The city’s Housing Infrastructure Preservation Fund has been used to rehabilitate more than 50 houses for home ownership in the past 10 years. Owner occupancy is required for a period of five years. If Bates is found not to live in the property he would be subject to a fine of the purchase price of the house or $25,000, whichever is greater. “This guy will gladly pay us $25,000,” said Bauman in July.
The first buyer subject to the new guidelines is going through the purchase price now, said Department of City Development (DCD) real estate analyst Yves LaPierre at Monday’s meeting of the Joint Committee on Redevelopment of Abandoned and Foreclosed Homes.
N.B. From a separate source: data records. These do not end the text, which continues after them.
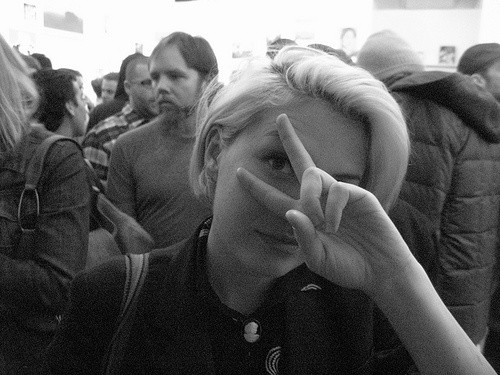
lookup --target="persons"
[354,30,500,375]
[47,44,498,375]
[0,32,90,375]
[33,38,352,197]
[457,43,500,104]
[107,32,219,252]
DCD and the independent City Attorney’s office are now adding a mortgage to the property instead of a lien as well an addendum to the sale agreement that allows the city to enter the home with a 10-day notice for inspections. It also requires the owner to provide documentation providing proof of residence, including a driver’s license, utility bill, bank statement, voter registration or income tax return. An affidavit has been added that requires the buyer to provide a list of all tenants upon request.
Bauman asked how the mortgage worked relative to one established by a bank to fund interior repair work many of the homes need.”We did a limited self-subordination,” said assistant city attorney Gregg Hagopian. The city’s mortgage would be secondary to a bank loan, but not to a loan from a family member or friend said the attorney.
How often has someone actually taken advantage of the city? “We do have a couple sales where the owners have not been owner occupants,” said LaPierre. Bauman said he knows of two such instances, but noted that’s only his district. Other council districts have far more city-owned homes.
The proposed restrictions seemed to strike Antonio Perez, provider of government-owned housing as Secretary-Executive Director of the Housing Authority of the City of Milwaukee, as too strong. “That’s a lot of government if you asked me,” he said.
What’s happening with Bates’ situation? LaPierre said no change from last time. Assistant city attorney Adam Stephens declined to provide a public update at October’s committee meeting on the subject, instead offering to brief Bauman away from the cameras and press.